Здравствуй, Азия, летящие сквозь ночь приветствуют тебя!..

Серый, Серёга, Сергей! Его связь с тобой отныне и навсегда сделалась нерасторжимой. Может быть, теперь, в третьей части жизни, эти стремительные два года и покажутся ему порой лишь кратким сполохом, далекой зарницей, резким росчерком падучей звезды в будничной мгле позади, но всякий раз, едва он вспомнит о них, сердце в нем упоенно зайдется, распахиваясь прошлому. И он отчетливо представит себе каждый день, каждый час, каждую минуту этих быстрых лет от той трапезы в Красноводске до того знойного полдня в подвале Таганской тюрьмы, когда хмурый конвой развел вас по разным этапам, которые уже не пересеклись.

Но, надо думать, предназначенное расставанье обещает встречу впереди! Надо думать.

3

Четыре глинобитные, в остриях битого стекла по верху стены колонии почти на целый человеческий рост возвышались над остальной частью города, и поэтому казалось, что за ними ничего нет — сквозная пустота, песок и небо. И только дневной гомон на расположенном вблизи зоны саксаульном складе да похоронные всплески сопредельного с ним кладбища напоминали о не замирающей за оградой жизни провинциальной столицы.

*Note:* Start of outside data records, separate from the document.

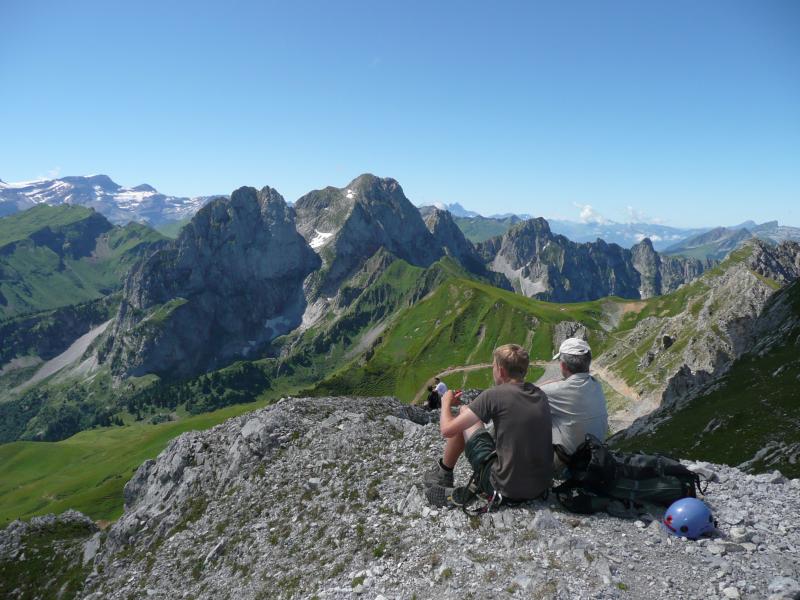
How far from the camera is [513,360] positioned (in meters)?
13.5

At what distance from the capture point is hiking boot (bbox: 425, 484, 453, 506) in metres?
16.7

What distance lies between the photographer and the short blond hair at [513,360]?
1344cm

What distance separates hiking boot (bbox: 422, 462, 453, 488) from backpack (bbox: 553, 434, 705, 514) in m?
4.13

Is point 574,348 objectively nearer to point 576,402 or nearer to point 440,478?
point 576,402

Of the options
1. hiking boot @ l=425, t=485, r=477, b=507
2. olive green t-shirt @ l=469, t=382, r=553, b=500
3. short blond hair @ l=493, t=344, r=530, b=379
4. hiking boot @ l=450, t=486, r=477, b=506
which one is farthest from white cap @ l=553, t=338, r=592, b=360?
hiking boot @ l=425, t=485, r=477, b=507

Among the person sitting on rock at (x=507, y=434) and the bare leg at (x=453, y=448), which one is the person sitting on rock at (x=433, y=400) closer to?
the bare leg at (x=453, y=448)

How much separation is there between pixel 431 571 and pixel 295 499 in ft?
41.7

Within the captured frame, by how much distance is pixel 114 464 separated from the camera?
599 ft

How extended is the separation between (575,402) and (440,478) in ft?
19.7

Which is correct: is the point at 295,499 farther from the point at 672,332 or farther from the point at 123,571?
the point at 672,332

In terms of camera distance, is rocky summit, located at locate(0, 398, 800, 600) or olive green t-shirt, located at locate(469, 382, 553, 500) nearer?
rocky summit, located at locate(0, 398, 800, 600)

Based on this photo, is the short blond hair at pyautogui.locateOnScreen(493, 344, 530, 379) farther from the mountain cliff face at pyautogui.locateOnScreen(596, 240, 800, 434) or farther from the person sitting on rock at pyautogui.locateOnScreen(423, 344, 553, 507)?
the mountain cliff face at pyautogui.locateOnScreen(596, 240, 800, 434)

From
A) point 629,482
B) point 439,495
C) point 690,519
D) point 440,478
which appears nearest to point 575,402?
point 629,482

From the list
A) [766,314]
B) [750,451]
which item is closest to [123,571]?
[750,451]
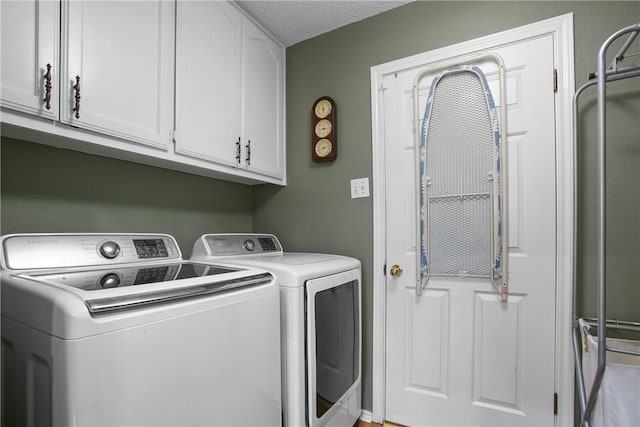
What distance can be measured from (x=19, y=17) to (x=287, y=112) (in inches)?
56.2

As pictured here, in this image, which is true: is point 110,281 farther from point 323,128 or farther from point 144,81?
point 323,128

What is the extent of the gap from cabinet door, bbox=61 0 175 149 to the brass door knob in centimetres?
137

Прежде чем попасть сюда, Влад до глубокой осени еще покружил, поотирался по «банам»[7] и «шанхаям»[8] сонных городишек, прозябавших в песках между Ашхабадом и Чарджоу, помогая Серёге, а порою пробавляясь самостоятельно. Тот большую часть времени держал его рядом, лишь изредка позволяя ему действовать на свой страх и риск. Незаметно для себя Влад и сам вскоре привязался к чахоточному бродяге из недавних фронтовиков. Было в Серёге что-то такое, что заставляло окружающих проникаться к нему почти безотчетным доверием. Сквозь личину насмешливой угрюмости в нем пробивалась неистребимая жажда взаимопонимания. Он не любил одиночества, даже тяготился им, всем «малинам» и «хатам» предпочитая кирпичный завод, где под крышей, «на потолке» гофманской печи ночлежничала чуть не вся заезжая шантрапа. Здесь Серёга чувствовал себя как рыба в воде. Ему заметно льстило почтение, каким окружала его как законного вора нищая братия, но при этом он не зверел, не заносился, стараясь сделать свое присутствие среди нее по возможности менее обременительным и заметным. Он щедро делил остатки дневной добычи поровну между всеми и, главенствуя за полночь на этой сиротской трапезе, беззлобно посмеивался:

— Налетай, сохачи! Давай-давай, подешевело, расхватали — не берут! Зря только по дворам ходите, нынче у здешних фраеров не то что хлеба, матерного слова не выпросишь. Потроши их, мать их в корень, грабь награбленное! Сидели тут по тылам, отъедались, теперь наша очередь… Рубай, Владька, завтра еще достанем.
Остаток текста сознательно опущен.